Cold air is able to trigger asthma attacks and the only way to avoid this is by avoiding cold air. Now, if you’re an outdoorsy type, this isn’t going to be easy. However, that doesn’t mean you can’t go outside. Instead, you just need to dress appropriately. Meaning, you need to keep your mouth and chest covered.

Being cold isn’t fun and if you’re not dressed properly, you can get yourself into more problems than necessary. So, with knowing the importance of wearing a base layer, it’s time you learned what comprises a base layer and what to look out for.

How Should Your Base Layer Fit?

In order for base layering to work effectively, you need the fabric to lay against your skin which will aid in picking up the moisture. Remember, wicking is one of the most important factors in base layering in both cold and hot climates. To make sure your base layer is working, you need it to fit snug against your body. Though, depending on your activity, you may want a more loose-fitting base layer for increased airflow.

Now, you may be wondering what you should do if you have various activities which all have different requirements. For example, you may want more airflow when running, however, when backpacking, you want to focus on wicking. Well, there are a couple of different types of base layers to choose from. Base layers can come in a variety of shapes, sizes, and weights which will suit different activities and temperatures.

Base Layer Weights

Like we said before, base layers aren’t cookie cutter in design. Instead, they come in a variety of shapes, sizes, and weights. The variety suits an array of activities and temperatures that you may participate in.

Lightweight

Rule of thumb: the lighter the material, the better at wicking and drying. As a lightweight base layer, it will excel at moisture-wicking and drying. Most athletes who are outside prefer a lightweight base layer as it rests against the skin, absorbing the moisture. Though, what it does for wicking, it lacks in insulation. For example, a skier will use a lightweight base layer under a midweight or heavyweight layer. It’ll fit snug against the body which is ideal for moisture-wicking, as it’s designed to be a part of a layering system. However, you can also wear a lightweight base layer as a piece on its own if you’re going to be in mild to cool conditions if you’re moderately active.

Midweight

These are typical bases which act as a next-to-skin layer. However, they can also act as a second layer over the top of a lighter material. They provide you with both moisture wicking and insulation. They accompany well into layered outfits as they also provide a decent amount of protection against cold temperatures during moderate levels of activity.

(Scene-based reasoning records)
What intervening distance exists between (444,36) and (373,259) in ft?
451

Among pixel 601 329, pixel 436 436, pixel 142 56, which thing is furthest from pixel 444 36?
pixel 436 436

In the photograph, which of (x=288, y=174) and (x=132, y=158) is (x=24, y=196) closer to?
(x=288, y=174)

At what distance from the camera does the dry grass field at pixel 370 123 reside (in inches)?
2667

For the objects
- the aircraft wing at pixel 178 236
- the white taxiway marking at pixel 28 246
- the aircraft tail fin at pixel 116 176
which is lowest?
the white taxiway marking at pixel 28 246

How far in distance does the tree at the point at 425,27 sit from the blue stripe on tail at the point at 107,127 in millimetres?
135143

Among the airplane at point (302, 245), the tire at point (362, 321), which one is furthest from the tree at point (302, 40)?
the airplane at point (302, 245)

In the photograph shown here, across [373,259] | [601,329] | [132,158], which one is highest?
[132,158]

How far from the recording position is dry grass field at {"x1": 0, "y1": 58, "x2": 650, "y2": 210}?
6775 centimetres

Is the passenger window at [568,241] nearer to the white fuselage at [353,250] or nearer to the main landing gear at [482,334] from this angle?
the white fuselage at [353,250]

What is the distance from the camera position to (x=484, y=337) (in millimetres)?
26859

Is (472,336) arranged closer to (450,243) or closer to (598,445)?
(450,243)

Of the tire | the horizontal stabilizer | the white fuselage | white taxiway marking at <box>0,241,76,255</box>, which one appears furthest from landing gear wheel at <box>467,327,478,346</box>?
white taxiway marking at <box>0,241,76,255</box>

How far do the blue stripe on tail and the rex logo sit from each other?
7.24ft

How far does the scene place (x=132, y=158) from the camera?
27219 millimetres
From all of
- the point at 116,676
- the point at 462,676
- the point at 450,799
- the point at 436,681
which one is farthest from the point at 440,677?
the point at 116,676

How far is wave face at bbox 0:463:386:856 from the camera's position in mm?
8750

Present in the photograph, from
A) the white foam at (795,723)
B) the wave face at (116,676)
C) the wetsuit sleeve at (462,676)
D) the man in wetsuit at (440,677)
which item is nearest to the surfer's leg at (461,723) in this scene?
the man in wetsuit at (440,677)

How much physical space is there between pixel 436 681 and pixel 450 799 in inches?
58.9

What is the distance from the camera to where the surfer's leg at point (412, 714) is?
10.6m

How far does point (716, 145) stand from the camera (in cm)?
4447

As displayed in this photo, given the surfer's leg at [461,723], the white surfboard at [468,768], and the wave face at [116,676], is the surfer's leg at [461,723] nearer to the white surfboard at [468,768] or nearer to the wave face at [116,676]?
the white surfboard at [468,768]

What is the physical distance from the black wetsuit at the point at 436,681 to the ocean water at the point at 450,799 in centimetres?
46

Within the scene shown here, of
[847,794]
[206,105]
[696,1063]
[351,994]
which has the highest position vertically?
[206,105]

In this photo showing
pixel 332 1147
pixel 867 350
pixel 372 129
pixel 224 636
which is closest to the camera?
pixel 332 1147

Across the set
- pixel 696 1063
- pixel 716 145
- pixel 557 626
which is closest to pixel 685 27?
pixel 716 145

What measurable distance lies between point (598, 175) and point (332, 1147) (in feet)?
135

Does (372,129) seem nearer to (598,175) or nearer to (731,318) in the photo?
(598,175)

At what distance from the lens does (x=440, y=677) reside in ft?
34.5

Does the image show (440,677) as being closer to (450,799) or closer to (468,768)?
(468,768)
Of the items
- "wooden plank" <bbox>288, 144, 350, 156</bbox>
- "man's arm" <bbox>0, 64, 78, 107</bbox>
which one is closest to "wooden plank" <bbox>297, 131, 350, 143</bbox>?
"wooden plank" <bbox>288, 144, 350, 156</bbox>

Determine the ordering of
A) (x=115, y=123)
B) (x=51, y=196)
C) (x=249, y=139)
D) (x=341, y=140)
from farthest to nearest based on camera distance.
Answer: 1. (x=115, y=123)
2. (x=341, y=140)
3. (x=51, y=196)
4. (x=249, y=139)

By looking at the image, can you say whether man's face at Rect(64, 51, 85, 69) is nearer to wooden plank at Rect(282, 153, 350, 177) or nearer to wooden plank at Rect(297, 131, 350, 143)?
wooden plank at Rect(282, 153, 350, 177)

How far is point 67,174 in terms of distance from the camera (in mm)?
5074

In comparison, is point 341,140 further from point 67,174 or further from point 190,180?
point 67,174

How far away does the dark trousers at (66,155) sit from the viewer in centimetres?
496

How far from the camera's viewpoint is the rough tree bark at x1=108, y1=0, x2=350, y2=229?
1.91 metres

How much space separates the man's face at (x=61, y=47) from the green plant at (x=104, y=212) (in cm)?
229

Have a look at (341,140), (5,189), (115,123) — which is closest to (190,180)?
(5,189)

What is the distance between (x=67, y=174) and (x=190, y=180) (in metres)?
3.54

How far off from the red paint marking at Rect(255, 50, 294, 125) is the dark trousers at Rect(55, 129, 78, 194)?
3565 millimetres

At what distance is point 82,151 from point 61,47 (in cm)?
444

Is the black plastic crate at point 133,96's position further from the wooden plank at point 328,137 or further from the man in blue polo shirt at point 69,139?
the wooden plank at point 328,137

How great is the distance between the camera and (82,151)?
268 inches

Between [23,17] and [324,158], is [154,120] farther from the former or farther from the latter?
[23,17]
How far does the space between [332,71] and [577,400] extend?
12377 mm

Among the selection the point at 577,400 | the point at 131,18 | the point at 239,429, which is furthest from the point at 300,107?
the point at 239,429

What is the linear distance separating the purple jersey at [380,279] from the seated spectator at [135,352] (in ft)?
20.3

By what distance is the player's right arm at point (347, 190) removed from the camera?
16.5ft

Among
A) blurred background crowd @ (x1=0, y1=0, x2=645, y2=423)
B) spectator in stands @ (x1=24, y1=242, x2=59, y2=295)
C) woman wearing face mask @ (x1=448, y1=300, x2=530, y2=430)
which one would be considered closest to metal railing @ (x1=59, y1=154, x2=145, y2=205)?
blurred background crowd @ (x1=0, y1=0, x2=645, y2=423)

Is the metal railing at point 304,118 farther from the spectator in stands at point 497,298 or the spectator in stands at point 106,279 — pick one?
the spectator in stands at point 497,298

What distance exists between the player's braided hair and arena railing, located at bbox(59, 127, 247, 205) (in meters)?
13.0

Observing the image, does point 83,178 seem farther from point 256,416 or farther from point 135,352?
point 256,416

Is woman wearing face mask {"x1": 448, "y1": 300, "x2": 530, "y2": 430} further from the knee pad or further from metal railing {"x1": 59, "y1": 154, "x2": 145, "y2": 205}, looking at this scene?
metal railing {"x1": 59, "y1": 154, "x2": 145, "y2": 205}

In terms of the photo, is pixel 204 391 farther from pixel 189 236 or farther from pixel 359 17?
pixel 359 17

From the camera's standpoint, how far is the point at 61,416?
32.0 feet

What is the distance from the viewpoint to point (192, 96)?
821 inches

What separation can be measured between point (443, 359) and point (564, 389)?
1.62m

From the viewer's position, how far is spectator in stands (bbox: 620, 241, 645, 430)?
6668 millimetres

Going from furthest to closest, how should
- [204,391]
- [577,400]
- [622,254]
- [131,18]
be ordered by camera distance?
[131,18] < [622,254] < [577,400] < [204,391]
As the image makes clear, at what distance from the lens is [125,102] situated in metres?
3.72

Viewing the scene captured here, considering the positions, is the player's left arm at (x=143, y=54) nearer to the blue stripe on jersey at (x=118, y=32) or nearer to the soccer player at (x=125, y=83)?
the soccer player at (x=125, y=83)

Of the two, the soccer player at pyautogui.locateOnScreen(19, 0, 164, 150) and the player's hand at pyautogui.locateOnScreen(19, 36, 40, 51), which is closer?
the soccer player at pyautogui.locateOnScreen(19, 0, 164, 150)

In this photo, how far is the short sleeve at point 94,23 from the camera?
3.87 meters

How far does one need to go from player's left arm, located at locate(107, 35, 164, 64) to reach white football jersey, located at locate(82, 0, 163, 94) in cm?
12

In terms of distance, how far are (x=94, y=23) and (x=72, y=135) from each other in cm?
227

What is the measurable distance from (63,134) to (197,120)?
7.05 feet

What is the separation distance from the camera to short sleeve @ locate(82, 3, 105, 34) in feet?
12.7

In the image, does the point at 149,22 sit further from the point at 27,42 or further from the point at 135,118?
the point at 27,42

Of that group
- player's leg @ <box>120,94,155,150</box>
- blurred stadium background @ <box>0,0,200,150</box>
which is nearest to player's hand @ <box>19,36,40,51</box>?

* Aim of the exercise
Continue the base layer guide above from its last sentence, keeping its tone.

* Reply to the task
Heavyweight

You can tell by the name that this weight of base layer means business. Heavyweight materials are specifically designed for cold climates regardless of how much physical activity you’re enduring. You can be sitting or running a marathon in the snow, but it’s meant to keep you warm. A heavyweight isn’t typically worn as a first layer, rather, they’re usually worn with lighter materials as well, giving it more insulation. They’re not ideal for wicking away moisture as they’re not designed for this purpose. Heavyweight materials are usually thick in nature and are worn loosely on the body.

Base Layer Size

So, how are you going to wear your base layer? It depends on the weight you decide to go with, however, a base layer is typically tight fitting so that it picks up the moisture and insulates you. It’s best, when trying them on, that you choose a base layer of a size that you normally wear since they’re designed slightly smaller than regular sizes.

Base Layer Types & Materials

Different fabrics work in different ways regardless of the garment. In the case of base layers, different fabrics work to keep your body at an optimal temperature whether you’re out in the cold or exercising outside. Generally speaking, synthetic fabrics and merino wools are the most commonly used materials for base layers, however, there are a couple of others that we will feature as well.

Traditionally, stay away from cotton as it makes a poor fabric for base layers. Cotton soaks up moisture and takes away heat from the body. This leaves the body cold and highly uncomfortable.

Synthetic Base Layers

Synthetic base layers are typically made of polyester and polyester blends. The base layers are designed to focus on keeping the individual warm in temperatures as low as -8 to -10 degrees Celsius. Polyester base layers dry extremely quickly and are lightweight which is ideal for wicking moisture away from the body. Here are some of the pros and cons of synthetic base layers.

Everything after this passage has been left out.